◆ What is needed: According to the passage on third-party risk regulation, which EU directive has been influenced by Germany's LkSG?

◆ Reading passage:
Conduct due diligence throughout their supply chains.
Establish risk management processes.
Implement grievance mechanisms.
Provide annual public reporting on their due diligence activities.

For businesses, this means that simply monitoring one's immediate suppliers is not enough; it's about ensuring every part of the supply chain, no matter how distant, is compliant. This regulation has now influenced the EU Corporate Sustainability Due Diligence Directive that will require every member country of the EU to pass a law similar to Germany’s LkSG.

2. UK Bribery Act and Sapin II in France

In the context of anti-bribery and corruption, the UK has its Bribery Act and France has Sapin II. Bribery and corruption enforcement actions reveal that third-parties are most often involved in these misdeeds. These laws aim to bolster transparency, fight corruption, and modernize economic activity in the UK and France. One of their major components is TPRM, especially concerning bribery risks. Key mandates include:

Organizations must implement a compliance program that includes a code of conduct, a whistleblowing mechanism, risk assessment methodologies, and third-party due diligence procedures.
Engage in continuous monitoring and regular updates of their compliance measures, especially when partnering with third parties.

3. UK Corporate Governance Code

Although the UK Corporate Governance Code primarily focuses on board leadership and company performance, it indirectly emphasizes the importance of TPRM. For instance:

Companies must foster relationships with shareholders and stakeholders, which includes understanding the risks they bring.

◆ Raw data:
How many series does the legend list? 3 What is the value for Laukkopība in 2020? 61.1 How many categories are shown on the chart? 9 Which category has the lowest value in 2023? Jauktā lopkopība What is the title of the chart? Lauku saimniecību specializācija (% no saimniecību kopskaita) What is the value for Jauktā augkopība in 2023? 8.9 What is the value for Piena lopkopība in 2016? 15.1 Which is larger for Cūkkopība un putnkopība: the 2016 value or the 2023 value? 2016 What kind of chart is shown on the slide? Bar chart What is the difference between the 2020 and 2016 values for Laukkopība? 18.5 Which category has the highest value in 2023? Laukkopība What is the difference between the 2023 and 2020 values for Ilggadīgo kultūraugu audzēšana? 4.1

◆ Written solution: The EU Corporate Sustainability Due Diligence Directive.